*** Opening of PROVIDED MATERIAL ***

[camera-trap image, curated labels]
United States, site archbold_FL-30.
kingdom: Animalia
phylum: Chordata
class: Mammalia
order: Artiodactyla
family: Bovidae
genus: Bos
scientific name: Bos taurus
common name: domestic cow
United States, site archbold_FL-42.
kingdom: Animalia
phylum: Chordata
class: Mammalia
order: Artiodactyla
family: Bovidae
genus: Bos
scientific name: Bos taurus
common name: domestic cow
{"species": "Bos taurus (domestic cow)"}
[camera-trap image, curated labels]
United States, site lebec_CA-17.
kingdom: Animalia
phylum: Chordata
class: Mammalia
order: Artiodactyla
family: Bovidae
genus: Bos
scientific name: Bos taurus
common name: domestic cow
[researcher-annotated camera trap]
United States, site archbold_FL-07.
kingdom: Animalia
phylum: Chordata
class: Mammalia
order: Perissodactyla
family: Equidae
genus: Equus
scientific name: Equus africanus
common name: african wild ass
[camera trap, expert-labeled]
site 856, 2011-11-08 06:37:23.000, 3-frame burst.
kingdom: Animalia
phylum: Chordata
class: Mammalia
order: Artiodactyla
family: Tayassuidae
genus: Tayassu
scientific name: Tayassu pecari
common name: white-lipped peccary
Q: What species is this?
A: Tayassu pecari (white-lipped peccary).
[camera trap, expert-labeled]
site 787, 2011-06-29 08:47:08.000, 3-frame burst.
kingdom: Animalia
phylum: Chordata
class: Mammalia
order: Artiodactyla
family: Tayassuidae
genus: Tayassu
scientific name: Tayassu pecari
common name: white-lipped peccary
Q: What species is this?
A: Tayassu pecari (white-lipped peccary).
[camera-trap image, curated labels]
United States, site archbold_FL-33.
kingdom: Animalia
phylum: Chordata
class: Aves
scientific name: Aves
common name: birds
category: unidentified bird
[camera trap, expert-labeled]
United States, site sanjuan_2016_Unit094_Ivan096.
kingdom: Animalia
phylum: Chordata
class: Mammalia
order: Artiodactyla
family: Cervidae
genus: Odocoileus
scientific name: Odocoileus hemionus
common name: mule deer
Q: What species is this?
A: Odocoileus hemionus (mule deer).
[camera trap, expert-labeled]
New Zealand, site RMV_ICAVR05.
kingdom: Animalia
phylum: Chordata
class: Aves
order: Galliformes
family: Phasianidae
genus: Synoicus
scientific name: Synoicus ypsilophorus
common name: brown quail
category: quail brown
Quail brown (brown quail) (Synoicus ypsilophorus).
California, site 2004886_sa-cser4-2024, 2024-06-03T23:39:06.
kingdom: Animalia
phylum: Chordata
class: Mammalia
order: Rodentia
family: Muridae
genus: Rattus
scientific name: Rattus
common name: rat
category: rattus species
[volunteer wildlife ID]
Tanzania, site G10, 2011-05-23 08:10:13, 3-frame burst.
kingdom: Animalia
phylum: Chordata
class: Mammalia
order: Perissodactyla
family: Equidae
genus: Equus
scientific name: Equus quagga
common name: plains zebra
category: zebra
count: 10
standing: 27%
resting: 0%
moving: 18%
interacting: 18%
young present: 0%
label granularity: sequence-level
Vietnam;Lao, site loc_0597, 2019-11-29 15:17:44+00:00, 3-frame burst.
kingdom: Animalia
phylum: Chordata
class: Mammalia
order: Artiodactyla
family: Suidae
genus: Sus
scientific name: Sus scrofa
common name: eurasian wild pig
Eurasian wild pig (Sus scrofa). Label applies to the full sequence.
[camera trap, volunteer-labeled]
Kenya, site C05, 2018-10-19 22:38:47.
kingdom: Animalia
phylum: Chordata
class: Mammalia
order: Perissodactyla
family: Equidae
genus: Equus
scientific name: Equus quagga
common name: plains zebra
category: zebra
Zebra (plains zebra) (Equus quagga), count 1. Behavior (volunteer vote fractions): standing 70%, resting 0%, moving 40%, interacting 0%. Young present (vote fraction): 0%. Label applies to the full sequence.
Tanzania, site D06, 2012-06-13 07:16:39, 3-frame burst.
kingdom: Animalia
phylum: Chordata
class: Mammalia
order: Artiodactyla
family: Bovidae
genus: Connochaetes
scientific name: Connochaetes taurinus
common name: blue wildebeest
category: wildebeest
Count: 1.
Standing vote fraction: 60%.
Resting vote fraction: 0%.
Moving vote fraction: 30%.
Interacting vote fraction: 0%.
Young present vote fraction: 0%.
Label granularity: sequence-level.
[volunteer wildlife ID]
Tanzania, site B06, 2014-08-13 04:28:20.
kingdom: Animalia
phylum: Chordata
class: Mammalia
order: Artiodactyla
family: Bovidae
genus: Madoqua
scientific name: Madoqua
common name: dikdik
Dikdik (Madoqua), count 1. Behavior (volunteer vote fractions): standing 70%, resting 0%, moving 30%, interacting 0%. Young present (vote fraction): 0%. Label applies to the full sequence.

*** Close of PROVIDED MATERIAL ***

WORK INSTRUCTION:
Scan the records above for the string "level", then report every line that contains it.

RESULT:
label granularity: sequence-level
Label granularity: sequence-level.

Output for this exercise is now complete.